Psychiatry used to be a biopsychosocial profession that allowed time to get to know the person, not just treat the symptom. But drastic cuts in the funding of mental health services have dramatically reduced the quality of the service they can provide. Psychiatrists are now forced to follow very large panels of patients. Most of the limited time they are allowed with each is spent discussing symptoms, adjusting the meds, and determining side effects.
Little time is left to forge a healing relationship, provide support, and teach skills through psychotherapy. And patients usually get to a psychiatrist—if at all—as a last resort, only after other things have failed—and with the expectation by the patient and referral source that the main purpose of the visit is just to prescribe medication.
Psychiatrists didn't invent this system, but they have to live within it (except for those whose patients can pay out of pocket for much more personalized care). Most psychiatrists do a good job of diagnosis, prescribing meds, and providing support. Of course, some are incompetent—every profession has its great practitioners, its boobs, and the full spectrum in between.
Results overall for psychiatric treatment are good. The majority of patients improve at rates equal to, or above, those achieved by doctors treating medical illness. But, as in the rest of medicine, a significant minority of patients don't improve at all and a small minority get worse. Treatment failure may be due to the natural course of illness, difficult life circumstances, the patient's behavior, or the psychiatist's incompetence. Some psychiatrists are not good at diagnosis, use too much medication, and/or fail to establish a good relationship with the patient. And sometimes it may just be a bad match-up of doctor and patient—the nature of their relationship can strongly influence how well the patient does.
Another important factor in treatment failure is that most “psychiatry”' is not done by psychiatrists. Primary care doctors prescribe 90% of benzodiazepines; 80% of antidepressants; 60% of stimulants; and 50% of antipsychotics. Some are great at it, but most have too little time and too little training and are too subject to sales pitches from drug salesmen. Psychiatrists are clearly responsible for some of the harm done by excess medication, but the bigger problem by far is rushed primary care doctors, prescribing the wrong meds, to patients who often don't need them. Misleading drug company marketing increases inappropriate prescription by convincing both doctor and patient that there is a pill for every problem.

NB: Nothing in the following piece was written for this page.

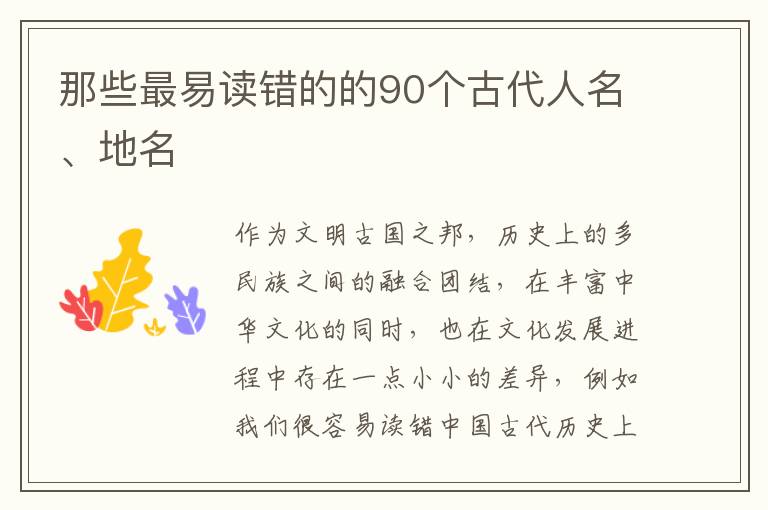 那些最易读错的的90个古代人名、地名

作为文明古国之邦，历史上的多民族之间的融合团结，在丰富中华文化的同时，也在文化发展进程中存在一点小小的差异，例如我们很容易读错中国古代历史上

Psychiatry comes in for a lot of criticism: from within the profession; from other mental health professionals; and from dissatisfied patients. Some of the criticism is fair, some is overblown, and some is just plain wrong.
I, and others within the profession, have criticized psychiatry for its increasing bio-reductionism, decreased humanism, diagnostic exuberance, and excessive dependence on prescribing medication.

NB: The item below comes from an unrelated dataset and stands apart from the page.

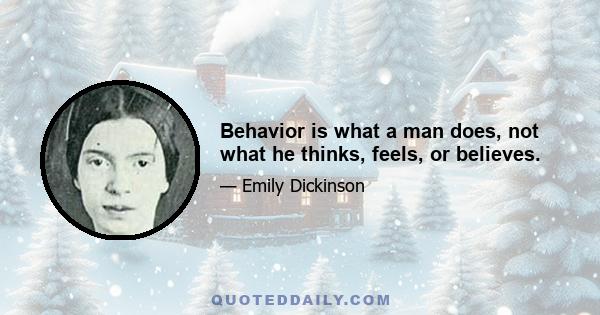 Behavior is what a man does, not what he thinks, feels, or believes.

— Emily Dickinson

QUOTEDDAILY.COM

Psychologists criticize psychiatry for its reliance on a medical model, its terminology, its bio-reductionism, and its excessive use of medication. All of these are legitimate concerns, but psychologists often go equally overboard in the exact opposite direction—espousing an extreme psychosocial reductionism that denies any biological causation or any role for medication, even in the treatment of people with severe mental illness. Psychologists tend to treat milder problems, for which a narrow psychosocial approach makes perfect sense and meds are unnecessary. Their error is to generalize from their experience with the almost well to the needs of the really sick.

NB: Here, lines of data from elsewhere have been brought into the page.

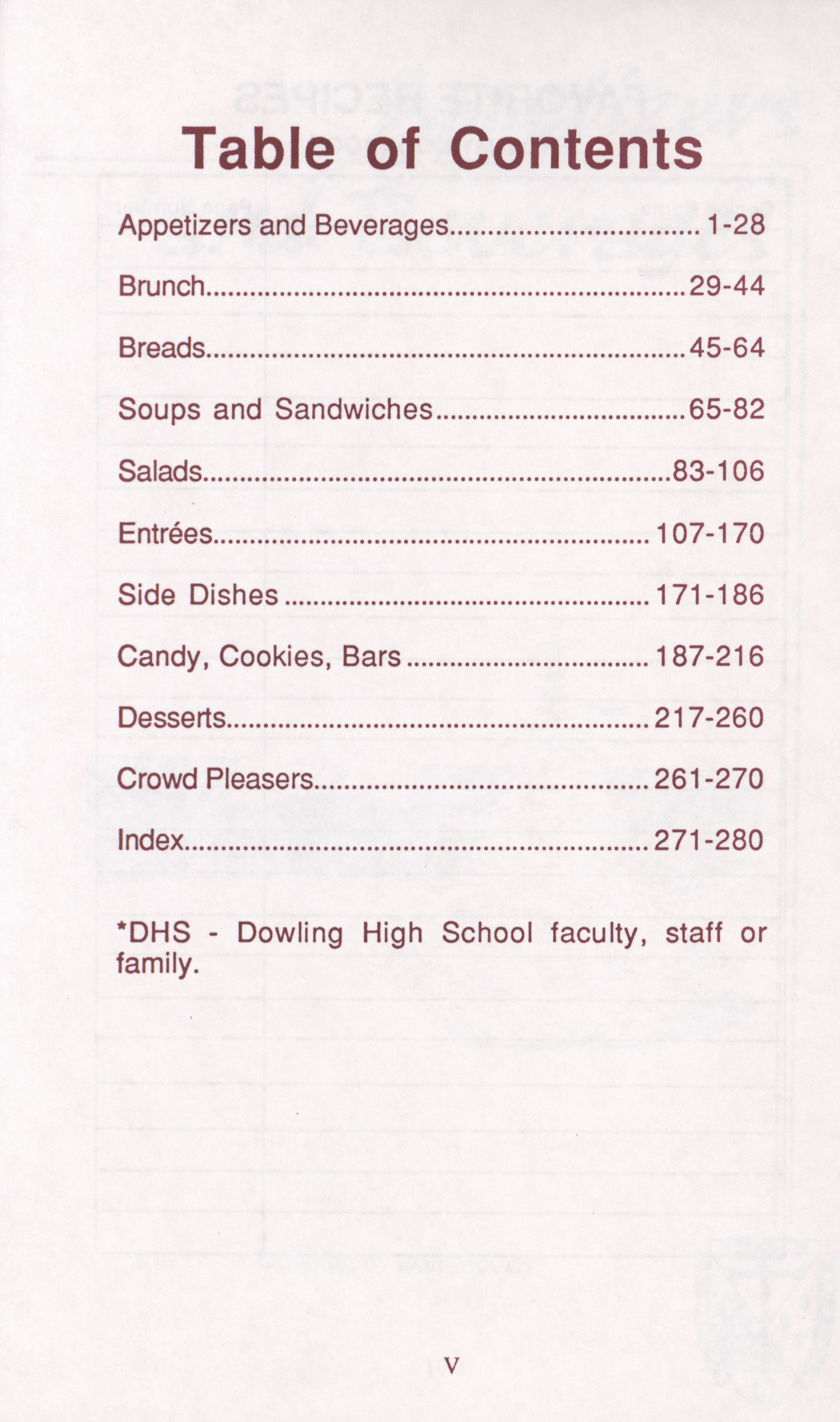 Table of Contents

Appetizers and Beverages 1-28

Brunch 29-44

Breads 45-64

Soups and Sandwiches 65-82

Salads 83-106

Entrées 107-170

Side Dishes 171-186

Candy, Cookies, Bars 187-216

Desserts 217-260

Crowd Pleasers 261-270

Index 271-280

*DHS - Dowling High School faculty, staff or family.

V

For people with severe mental illness (eg, chronic schizophrenia or bipolar disorder), a broad biopsychosocial model is necessary to understand etiology—and medication is usually necessary as part of treatment. Biological reductionism and psychosocial reductionism are at perpetual war with one another and also with simple common sense.
The most important and troubling attacks on psychiatry come from people who feel harmed by it. It has been surprising to me that my many forceful critiques of psychiatry have met so little criticism from psychiatrists, while my much less frequent and muted defenses of psychiatry have drawn such flak from dissatisfied patients. Whenever I twitter or blog anything suggesting that psychiatric treatment is valuable for some people but not others, I receive a flurry of angry responses declaring it is totally harmful for everyone.
Satisfied patients are a silent majority—people who have benefited from psychiatry generally have little motivation to go public with their gratitude. Dissatisfied patients want to be heard—to air their personal grievances and to protect others from what they see as a dangerous profession.